- [Goal 1]:
List the usernames of everyone who posted in the forum thread about the Aberdeen power plant.
- [Goal 2]:
In the forum thread about the Aberdeen power plant, rewrite the paragraph beginning "I fished the area last sunday" as a short bulleted list that keeps its main facts.
- [Goal 3]:
From the forum thread about the Aberdeen power plant, reproduce the text between "Does anyone know" and "some fish in.", inclusive.

##### Selected excerpt

# Aberdeen Power Plant



## MZehring (Aug 20, 2007)

Does anyone know if the Power Plant near Aberdeen on The OH River is functioning?
Last fall and winter the water was no warmer than the river itself all season.
Looking for some solid info prior to making the run from Dayton.
Thanks in Advance Guys!


----------



## Salmonid (Apr 14, 2004)

Im with ya, it was mild last winter so that is why the heavy generations were not happening. I also live in Dayton and the almost 2 hr drive just hasnt been worth the chance there are no fish around for me the last few years with higher gas costs, etc.
Best bet is to wait until a long cold spell then hit it right after that time so the warmer water has been in effect for a few days to pull some fish in. 

Salmonid


----------



## Mean Morone (Apr 12, 2004)

I talked to a fellow down there last year and he said that the government was trying to shut it down. I would be interested to know if it is still on line.


----------



## fishknife (Apr 13, 2004)

I fished that area yesterday (not in the warm water, but in the vicinity), the plant is operating. The river temp was 69 degrees. When I passed through the discharge area, the water temp was 100 degrees,


----------



## VBowler (Jul 28, 2008)

I fished the area last sunday. At the mouth the water was at about 94 degrees. Guy on bank hitting hybrids every cast and talking to him on anything he threw. There were so many 2 inch shad I refused to throw cast net because would have been picking out thousands per cast. I am not joking about the shad they were so thick you could see the shadows of them from a distance and when you got up there it sounded like it was pouring rain with them flipping at surface. We had a few hits on cut bait as we drifted through and marked some larger fish but didn't hook up on anything.


----------



## Mushijobah (May 4, 2004)

Darn anti-coal politicians screwing up our fishin' hole


----------

##########
##### Data rows

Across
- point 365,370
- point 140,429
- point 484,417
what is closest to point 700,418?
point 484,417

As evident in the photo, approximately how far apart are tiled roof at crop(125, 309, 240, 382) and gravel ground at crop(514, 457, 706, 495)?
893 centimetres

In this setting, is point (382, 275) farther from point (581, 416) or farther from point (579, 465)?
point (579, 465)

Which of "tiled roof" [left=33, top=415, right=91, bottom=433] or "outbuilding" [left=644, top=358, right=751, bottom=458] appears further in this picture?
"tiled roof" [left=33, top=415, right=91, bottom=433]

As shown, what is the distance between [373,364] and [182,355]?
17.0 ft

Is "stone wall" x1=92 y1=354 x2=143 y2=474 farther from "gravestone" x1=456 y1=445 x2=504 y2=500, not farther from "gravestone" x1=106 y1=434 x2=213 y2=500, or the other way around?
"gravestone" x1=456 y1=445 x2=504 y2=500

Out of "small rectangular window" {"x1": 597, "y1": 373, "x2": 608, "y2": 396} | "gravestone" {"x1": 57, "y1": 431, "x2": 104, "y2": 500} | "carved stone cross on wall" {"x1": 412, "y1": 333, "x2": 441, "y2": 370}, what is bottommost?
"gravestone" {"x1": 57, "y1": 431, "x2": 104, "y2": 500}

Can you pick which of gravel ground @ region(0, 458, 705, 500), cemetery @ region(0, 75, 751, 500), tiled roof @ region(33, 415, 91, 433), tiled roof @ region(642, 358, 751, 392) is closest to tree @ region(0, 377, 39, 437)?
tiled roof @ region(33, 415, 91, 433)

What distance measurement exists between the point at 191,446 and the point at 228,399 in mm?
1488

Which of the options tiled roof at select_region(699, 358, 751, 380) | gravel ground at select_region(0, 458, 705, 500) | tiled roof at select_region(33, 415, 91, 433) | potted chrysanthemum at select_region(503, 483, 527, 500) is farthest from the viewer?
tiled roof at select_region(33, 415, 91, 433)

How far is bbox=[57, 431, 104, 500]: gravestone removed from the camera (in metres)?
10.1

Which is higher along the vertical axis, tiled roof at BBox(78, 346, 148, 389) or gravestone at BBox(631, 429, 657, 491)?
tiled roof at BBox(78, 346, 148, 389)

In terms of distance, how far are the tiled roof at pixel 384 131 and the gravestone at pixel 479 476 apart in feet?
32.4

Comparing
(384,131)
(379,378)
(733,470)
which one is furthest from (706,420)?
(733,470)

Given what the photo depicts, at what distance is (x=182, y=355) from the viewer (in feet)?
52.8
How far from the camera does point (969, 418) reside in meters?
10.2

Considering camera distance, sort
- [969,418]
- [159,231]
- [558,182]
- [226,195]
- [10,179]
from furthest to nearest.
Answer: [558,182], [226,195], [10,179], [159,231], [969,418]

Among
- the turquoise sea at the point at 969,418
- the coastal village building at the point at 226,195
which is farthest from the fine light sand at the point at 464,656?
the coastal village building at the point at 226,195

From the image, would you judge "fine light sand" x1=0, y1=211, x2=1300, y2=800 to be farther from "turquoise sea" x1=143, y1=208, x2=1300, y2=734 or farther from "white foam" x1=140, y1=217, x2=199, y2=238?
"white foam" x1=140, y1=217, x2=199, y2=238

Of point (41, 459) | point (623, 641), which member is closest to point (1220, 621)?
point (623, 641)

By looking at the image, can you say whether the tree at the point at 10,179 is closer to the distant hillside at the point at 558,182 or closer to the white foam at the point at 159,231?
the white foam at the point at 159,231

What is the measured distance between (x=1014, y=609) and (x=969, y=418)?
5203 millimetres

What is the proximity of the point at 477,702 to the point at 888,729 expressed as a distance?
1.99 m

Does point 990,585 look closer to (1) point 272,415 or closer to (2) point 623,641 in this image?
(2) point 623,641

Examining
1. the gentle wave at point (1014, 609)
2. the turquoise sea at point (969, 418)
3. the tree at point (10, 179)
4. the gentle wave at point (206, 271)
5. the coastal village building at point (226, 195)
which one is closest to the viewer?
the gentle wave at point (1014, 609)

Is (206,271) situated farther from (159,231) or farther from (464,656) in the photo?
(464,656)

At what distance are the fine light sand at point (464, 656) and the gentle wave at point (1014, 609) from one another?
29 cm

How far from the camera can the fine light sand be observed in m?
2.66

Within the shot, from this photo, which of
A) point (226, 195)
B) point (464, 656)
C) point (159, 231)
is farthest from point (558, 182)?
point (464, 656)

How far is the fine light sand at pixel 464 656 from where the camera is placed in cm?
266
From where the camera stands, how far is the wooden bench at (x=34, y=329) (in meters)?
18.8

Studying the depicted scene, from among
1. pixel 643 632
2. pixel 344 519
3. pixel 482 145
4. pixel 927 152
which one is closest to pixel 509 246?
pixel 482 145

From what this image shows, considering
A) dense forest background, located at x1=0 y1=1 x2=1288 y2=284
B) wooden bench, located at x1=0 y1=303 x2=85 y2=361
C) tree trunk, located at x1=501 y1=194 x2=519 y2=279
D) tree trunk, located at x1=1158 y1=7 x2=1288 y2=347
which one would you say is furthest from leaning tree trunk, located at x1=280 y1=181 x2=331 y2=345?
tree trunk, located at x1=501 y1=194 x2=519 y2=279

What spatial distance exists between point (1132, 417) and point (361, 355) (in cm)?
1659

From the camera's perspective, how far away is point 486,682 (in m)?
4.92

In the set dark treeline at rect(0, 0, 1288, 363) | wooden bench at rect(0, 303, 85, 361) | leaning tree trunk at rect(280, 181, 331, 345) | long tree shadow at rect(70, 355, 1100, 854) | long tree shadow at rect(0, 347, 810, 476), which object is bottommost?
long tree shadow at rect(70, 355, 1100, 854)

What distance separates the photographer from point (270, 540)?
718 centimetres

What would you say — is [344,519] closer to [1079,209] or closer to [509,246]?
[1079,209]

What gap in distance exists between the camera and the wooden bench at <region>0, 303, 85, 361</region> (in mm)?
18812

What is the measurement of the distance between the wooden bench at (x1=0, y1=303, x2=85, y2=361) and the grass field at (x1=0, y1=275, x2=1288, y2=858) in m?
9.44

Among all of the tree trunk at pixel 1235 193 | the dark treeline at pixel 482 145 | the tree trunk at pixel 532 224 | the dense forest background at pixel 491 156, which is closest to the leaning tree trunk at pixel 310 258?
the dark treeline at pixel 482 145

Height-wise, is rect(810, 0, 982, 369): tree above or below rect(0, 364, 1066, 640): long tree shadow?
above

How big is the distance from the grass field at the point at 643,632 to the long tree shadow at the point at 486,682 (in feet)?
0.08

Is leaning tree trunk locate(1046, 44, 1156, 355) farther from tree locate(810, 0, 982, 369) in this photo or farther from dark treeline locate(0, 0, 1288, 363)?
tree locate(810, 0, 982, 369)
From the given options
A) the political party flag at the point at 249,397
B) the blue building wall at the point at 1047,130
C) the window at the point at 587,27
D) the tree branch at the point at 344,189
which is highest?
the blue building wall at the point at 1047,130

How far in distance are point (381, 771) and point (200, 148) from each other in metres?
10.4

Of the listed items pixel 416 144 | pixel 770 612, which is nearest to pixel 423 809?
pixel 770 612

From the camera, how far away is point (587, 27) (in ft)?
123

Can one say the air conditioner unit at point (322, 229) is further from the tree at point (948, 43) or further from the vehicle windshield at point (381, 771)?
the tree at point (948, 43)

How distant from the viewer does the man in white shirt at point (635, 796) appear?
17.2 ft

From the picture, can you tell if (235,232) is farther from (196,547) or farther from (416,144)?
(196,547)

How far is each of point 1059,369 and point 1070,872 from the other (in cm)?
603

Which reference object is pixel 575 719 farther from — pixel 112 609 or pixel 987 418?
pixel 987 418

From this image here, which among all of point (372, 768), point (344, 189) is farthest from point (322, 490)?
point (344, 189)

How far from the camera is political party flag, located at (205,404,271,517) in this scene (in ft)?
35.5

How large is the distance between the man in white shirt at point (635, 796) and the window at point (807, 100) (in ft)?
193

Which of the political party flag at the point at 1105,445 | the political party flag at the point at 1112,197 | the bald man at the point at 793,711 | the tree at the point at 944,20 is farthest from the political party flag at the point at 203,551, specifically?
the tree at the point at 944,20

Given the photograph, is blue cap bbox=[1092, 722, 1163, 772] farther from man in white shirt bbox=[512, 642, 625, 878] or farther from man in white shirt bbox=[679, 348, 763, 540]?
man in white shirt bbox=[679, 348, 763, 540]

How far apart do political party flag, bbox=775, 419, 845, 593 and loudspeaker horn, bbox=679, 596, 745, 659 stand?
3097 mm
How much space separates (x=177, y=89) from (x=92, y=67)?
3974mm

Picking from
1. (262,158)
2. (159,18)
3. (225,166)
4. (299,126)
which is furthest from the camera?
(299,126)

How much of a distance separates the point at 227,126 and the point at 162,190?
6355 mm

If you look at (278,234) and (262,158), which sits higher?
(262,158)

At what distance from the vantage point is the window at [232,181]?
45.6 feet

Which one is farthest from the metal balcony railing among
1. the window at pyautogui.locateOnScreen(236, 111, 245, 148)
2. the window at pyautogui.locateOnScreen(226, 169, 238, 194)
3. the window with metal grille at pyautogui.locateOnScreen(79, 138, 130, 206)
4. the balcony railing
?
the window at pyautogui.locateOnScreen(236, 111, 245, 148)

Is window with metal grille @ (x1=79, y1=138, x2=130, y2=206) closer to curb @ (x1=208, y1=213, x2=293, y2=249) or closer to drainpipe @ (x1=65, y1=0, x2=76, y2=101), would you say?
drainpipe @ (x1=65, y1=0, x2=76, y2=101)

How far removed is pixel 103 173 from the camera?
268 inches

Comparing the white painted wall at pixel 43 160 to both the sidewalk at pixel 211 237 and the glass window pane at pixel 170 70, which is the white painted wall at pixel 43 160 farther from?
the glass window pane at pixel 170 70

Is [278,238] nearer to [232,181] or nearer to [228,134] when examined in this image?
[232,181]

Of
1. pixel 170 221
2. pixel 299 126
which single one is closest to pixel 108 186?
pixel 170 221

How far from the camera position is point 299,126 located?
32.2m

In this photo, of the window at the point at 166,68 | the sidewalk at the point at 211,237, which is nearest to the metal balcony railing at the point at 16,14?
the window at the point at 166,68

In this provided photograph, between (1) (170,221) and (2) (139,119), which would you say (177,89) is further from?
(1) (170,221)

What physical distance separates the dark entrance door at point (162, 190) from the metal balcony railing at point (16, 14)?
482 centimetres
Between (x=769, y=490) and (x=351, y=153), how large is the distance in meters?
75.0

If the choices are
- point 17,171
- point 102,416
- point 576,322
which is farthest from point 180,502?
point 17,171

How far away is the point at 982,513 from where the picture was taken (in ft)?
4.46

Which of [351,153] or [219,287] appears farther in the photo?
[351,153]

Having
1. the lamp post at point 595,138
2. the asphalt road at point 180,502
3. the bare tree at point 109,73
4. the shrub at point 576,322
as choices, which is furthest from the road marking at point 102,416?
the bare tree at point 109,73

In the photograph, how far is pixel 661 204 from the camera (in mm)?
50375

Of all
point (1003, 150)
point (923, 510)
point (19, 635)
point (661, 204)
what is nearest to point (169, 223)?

##########

- [Exercise answer 1]:
MZehring, Salmonid, Mean Morone, fishknife, VBowler, Mushijobah

- [Exercise answer 2]:
- Fished the area last Sunday; the water at the mouth was about 94 degrees.
- A man on the bank was catching hybrids on every cast, on anything he threw.
- Two-inch shad were so thick that the cast net stayed unused, since it would have pulled in thousands per throw.
- The shad's shadows were visible from a distance, and their flipping at the surface sounded like pouring rain.
- Drifting through with cut bait drew a few hits, and some larger fish were marked, but nothing was hooked.

- [Exercise answer 3]:
Does anyone know if the Power Plant near Aberdeen on The OH River is functioning?
Last fall and winter the water was no warmer than the river itself all season.
Looking for some solid info prior to making the run from Dayton.
Thanks in Advance Guys!


----------



## Salmonid (Apr 14, 2004)

Im with ya, it was mild last winter so that is why the heavy generations were not happening. I also live in Dayton and the almost 2 hr drive just hasnt been worth the chance there are no fish around for me the last few years with higher gas costs, etc.
Best bet is to wait until a long cold spell then hit it right after that time so the warmer water has been in effect for a few days to pull some fish in.